Long-term health risks include:
- Cancer, especially cancer of a woman’s reproductive organs—ovarian, breast, or endometrial cancers.
- Intracranial pressure from ingesting Lupron, which is given to both surrogates and egg providers. Lupron is not approved by the FDA for fertility use (it is used to treat men with advanced prostate cancer). Lupron is a Categorical X drug, which means that if a woman gets pregnant while taking the drug, the fetus will be harmed.
- Future infertility.
Then there are the problems for the babies birthed by surrogate mothers. Sloan writes:
Surrogate births intentionally sever the natural maternal bonding that takes place during pregnancy. The Journal of Child Psychology and Psychiatry published a study in June 2013 that found that “the absence of a gestational connection to the mother may be problematic.” The study also noted that children’s problems may be underreported by the procuring parents who wish to “present their children in a positive light.” The biological link between parent and child is undeniably intimate; when severed, there are lasting repercussions for both parties. […]
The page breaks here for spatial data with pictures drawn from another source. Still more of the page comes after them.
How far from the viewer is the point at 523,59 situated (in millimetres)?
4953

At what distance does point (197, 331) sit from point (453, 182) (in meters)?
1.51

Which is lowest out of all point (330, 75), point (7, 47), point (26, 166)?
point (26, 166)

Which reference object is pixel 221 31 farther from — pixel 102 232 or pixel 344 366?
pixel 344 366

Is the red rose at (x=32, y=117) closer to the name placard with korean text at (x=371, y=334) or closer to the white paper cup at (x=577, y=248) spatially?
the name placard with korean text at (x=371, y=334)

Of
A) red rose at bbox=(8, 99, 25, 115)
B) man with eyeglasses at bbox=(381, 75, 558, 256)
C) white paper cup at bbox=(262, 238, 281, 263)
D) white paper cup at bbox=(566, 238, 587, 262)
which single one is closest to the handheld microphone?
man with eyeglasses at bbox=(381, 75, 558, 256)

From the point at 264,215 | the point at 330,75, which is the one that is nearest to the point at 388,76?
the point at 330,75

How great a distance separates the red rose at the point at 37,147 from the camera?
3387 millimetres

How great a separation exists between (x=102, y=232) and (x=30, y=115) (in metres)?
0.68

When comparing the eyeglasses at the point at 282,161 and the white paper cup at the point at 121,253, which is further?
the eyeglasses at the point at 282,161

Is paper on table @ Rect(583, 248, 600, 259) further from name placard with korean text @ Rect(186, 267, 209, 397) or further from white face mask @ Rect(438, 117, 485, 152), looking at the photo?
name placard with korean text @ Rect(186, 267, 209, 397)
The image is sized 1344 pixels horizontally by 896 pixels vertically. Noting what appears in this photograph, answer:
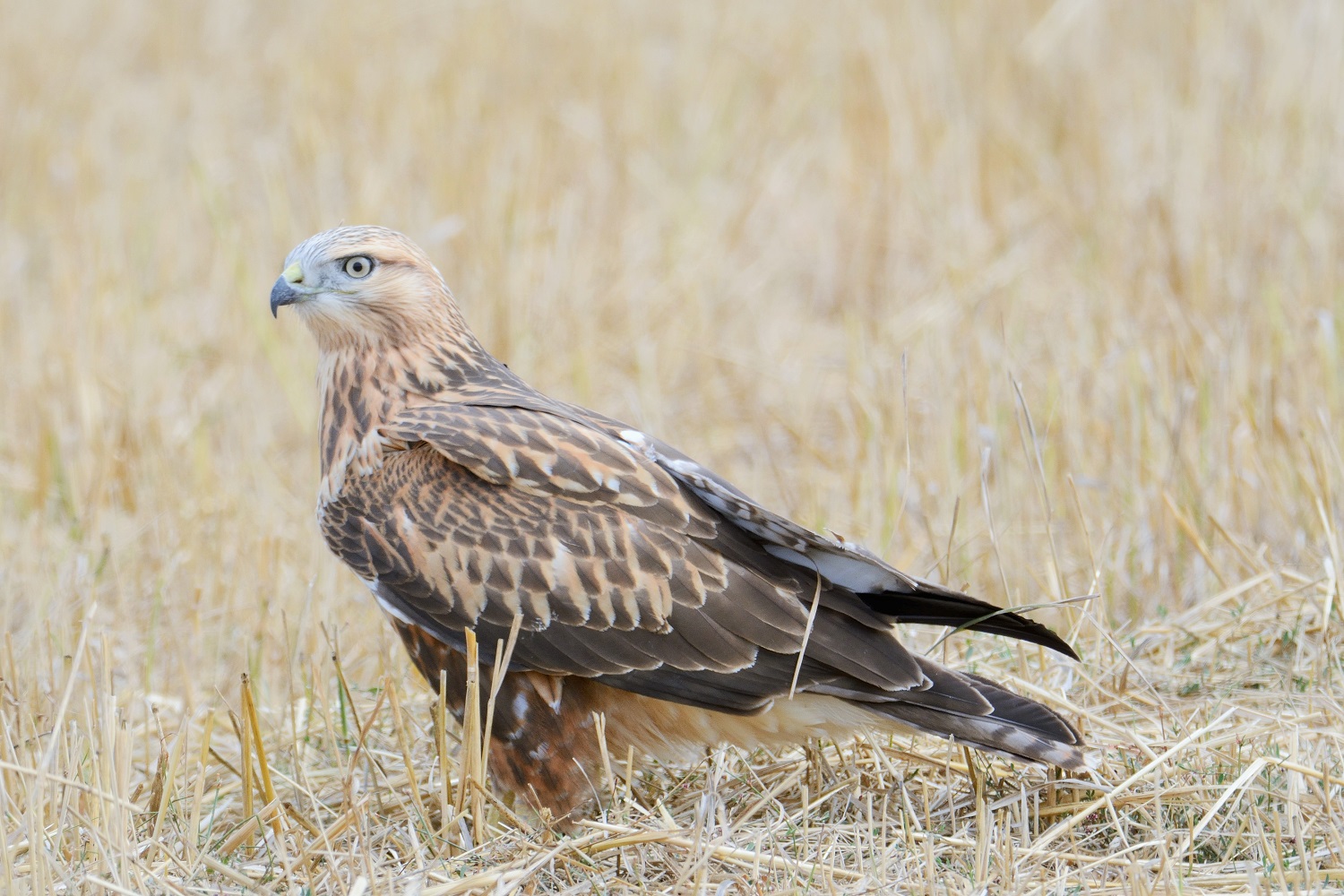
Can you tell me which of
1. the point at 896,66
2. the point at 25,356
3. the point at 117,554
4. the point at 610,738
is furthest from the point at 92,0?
the point at 610,738

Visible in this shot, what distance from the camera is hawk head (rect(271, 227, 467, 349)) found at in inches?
154

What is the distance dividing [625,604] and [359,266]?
3.94 feet

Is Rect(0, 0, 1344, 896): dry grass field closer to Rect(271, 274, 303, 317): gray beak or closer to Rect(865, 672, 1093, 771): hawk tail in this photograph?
Rect(865, 672, 1093, 771): hawk tail

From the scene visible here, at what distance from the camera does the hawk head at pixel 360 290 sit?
3916 mm

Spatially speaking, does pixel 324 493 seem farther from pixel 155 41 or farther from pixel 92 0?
pixel 92 0

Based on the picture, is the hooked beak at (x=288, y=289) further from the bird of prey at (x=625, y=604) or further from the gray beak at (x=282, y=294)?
the bird of prey at (x=625, y=604)

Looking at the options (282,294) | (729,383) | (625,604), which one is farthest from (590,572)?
(729,383)

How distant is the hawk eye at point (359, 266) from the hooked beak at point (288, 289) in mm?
123

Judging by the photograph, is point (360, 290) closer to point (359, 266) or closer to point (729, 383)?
point (359, 266)

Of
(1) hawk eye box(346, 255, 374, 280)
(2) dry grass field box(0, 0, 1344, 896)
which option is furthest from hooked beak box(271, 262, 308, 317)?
(2) dry grass field box(0, 0, 1344, 896)

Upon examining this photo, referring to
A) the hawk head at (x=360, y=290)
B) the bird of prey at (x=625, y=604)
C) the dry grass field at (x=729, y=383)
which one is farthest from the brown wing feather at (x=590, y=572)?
the hawk head at (x=360, y=290)

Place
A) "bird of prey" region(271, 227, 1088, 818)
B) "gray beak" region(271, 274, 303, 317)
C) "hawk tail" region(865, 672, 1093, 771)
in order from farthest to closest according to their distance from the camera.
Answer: "gray beak" region(271, 274, 303, 317)
"bird of prey" region(271, 227, 1088, 818)
"hawk tail" region(865, 672, 1093, 771)

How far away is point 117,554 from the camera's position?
5348 millimetres

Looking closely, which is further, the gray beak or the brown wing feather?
the gray beak
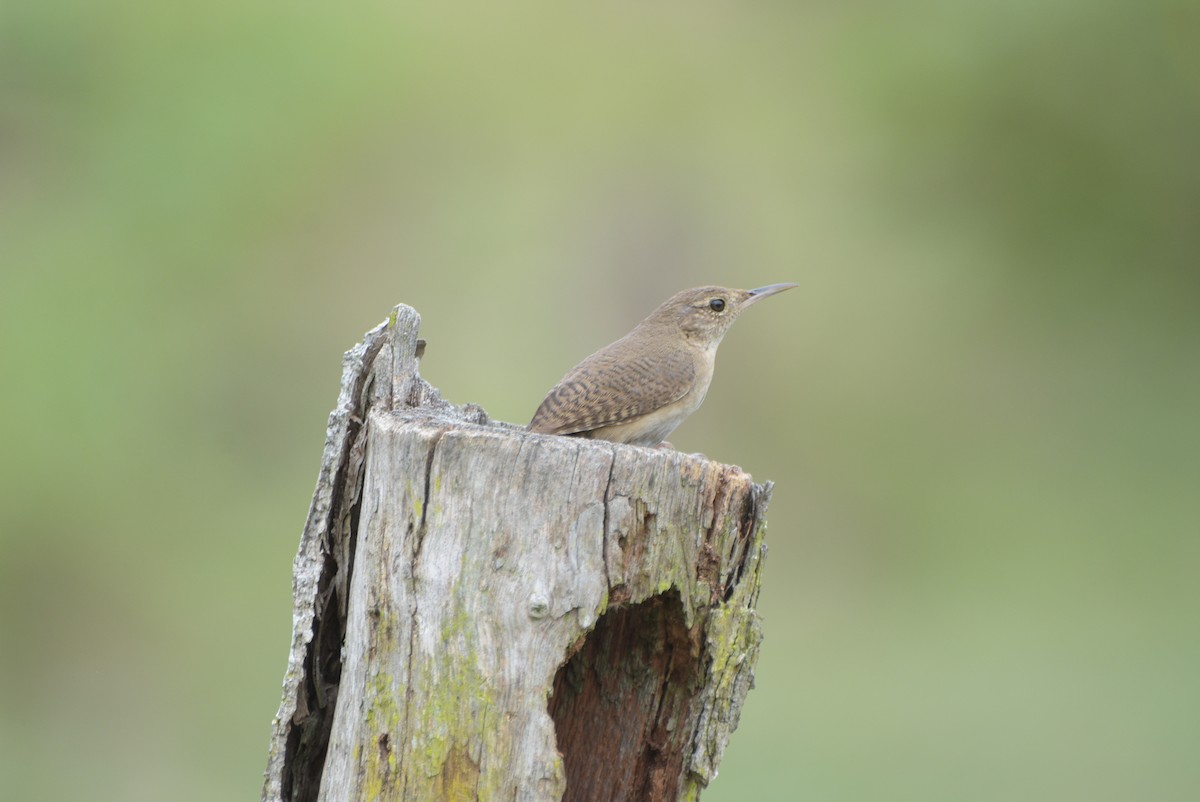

For the sake of donors’ privacy, the children have no right to information about their genetic history, despite obvious life-long ramifications for their health and medical care. In addition to frequently not knowing who their biological parents are, they have no way of knowing about any siblings they may have.
Lastly, but not the least, there are the problems for a society that engages in third-party reproduction. They include:
- The sale of women’s bodies (eggs & womb) for profit. How is third-party reproduction different from prostitution?
- The commodification of human life: The selling of children is illegal in the United States and many countries. But isn’t surrogacy the sale of children as well?
Despite considerable health costs and risks to third-party reproduction women, there is virtually no regulation of the fertility industry in the United States. The American Society for Reproductive Medicine (ASRM) and the Society for Assisted Reproductive Technologies (SART) issue recommendations that are strictly voluntary and therefore unenforceable. For example, they advise that women undergo no more than six stimulated cycles, yet some undergo ten. There are no national registries to track the health of the women who sell their eggs or rent their bodies as surrogates.
For the above reasons, the U.S. has become a popular destination for international fertility “tourism.”
Federal and state governments meddle and interfere in just about every aspect of life in the U.S., but not the fertility industry. Sure makes you wonder why.